This was a question which the Dean was wholly unprepared to answer. To this conservative mind that comparatively modern importation, the unattached student, appealed as an individual, not perhaps necessarily objectionable in himself, but at any rate as beyond the pale of University civilization, ranking indeed as barbarian to Greek, or as Helot to free-born Spartan.

"I know nothing whatever about them," he snapped; "but," and here he looked at the young man with more interest than before, "are you a cricketer, Mr. Cope?"

"Well, yes, I've played-a lot at times."

"Where, may I inquire?" asked the Dean, who having now worked his way to the door, stood for a moment with his hand resting on the handle.
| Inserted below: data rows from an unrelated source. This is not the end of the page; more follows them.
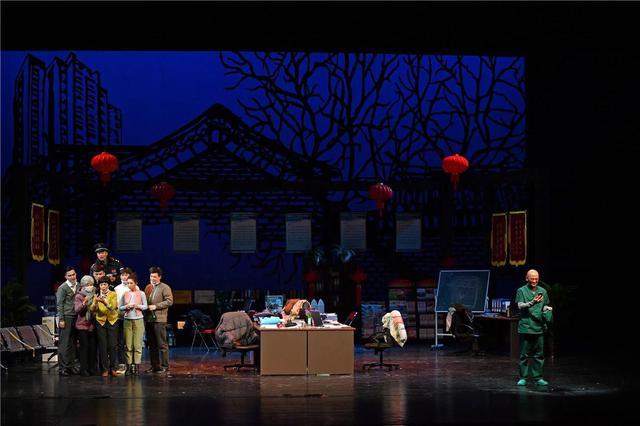 《茶馆》等北京人艺看家戏春节展播 濮存昕、冯远征在线开讲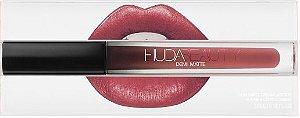 Lipstick Huda Beauty Demi Matte - cor: Sheikha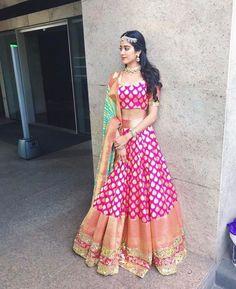Jhanvi Kapoor à Manish Malhotra a conçu le lehenga traditionnel Indian Lehenga, Banarasi Lehenga, Patiala Salwar, Anarkali, Kurti, Manish Malhotra Lehenga, Lehenga Top, Brocade Lehenga, Lehenga Choli Designs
"For the Colony against the M. C. C. lot four years ago, and since I came home once or twice for the County."

"Played for your County!" exclaimed the Dean, as he relinquished his grasp on the door-handle and stared hard at the visitor. "When and where, may I ask? I do not seem to remember your name."

"Perhaps not; I was Lister, thensir. I have only been Cope since my uncle died and I had to take his name."
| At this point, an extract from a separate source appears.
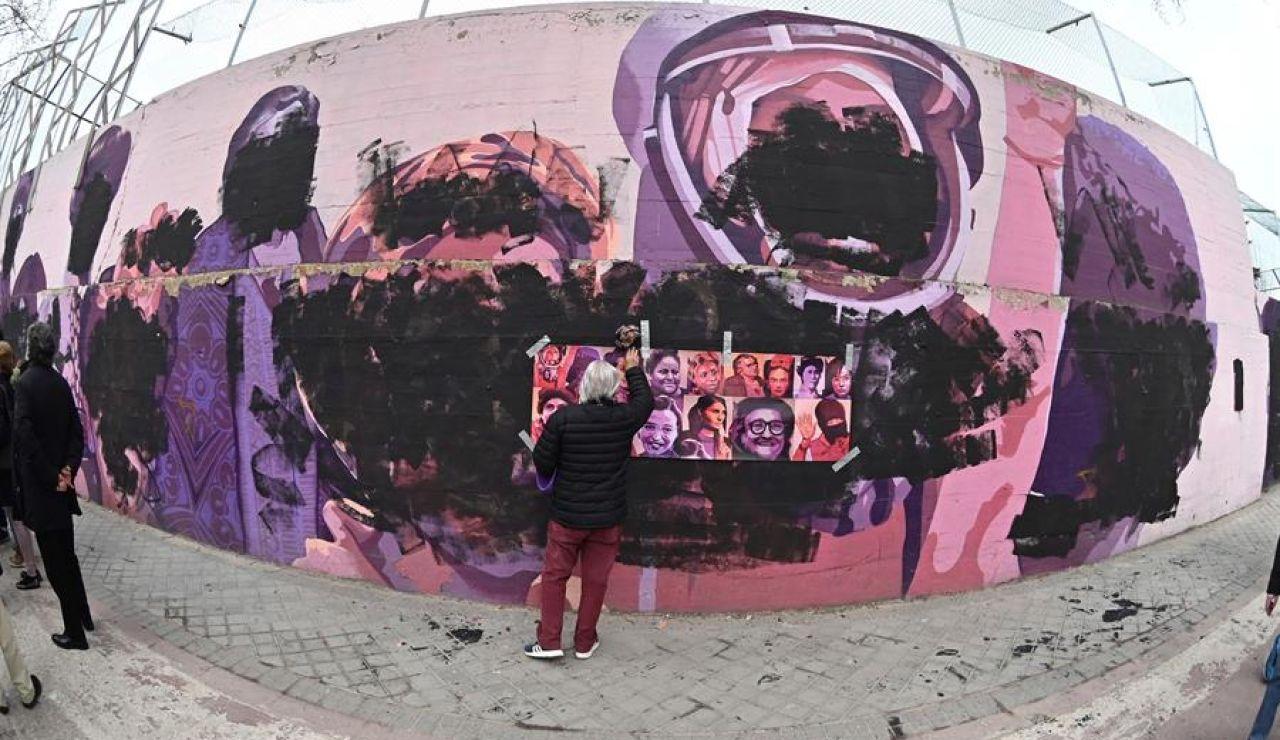Mural feminista de Ciudad Lineal, en Madrid, vandalizado.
"Lister!" exclaimed the Dean, and with that he took one stride to his writing-table, and, picking up the card which his scout had brought up on the visitor's arrival, wiped his spectacles preparatory to examining it.

"John L. Cope," he muttered to himself, "and the L. is Lister," and then for a full half-minute he continued to stare hard alternately at the card and its original owner, by way, it may be presumed, of verifying the connection between the one and the other. The process of identification apparently concluded to his satisfaction, the Dean

next walked to the farther end of the room and carefully closed the bedroom door, and then, as though by way of making security doubly secure and cutting off from his visitor any chance of premature escape, he marched off into the anteroom which led to his more private apartments and "sported his oak."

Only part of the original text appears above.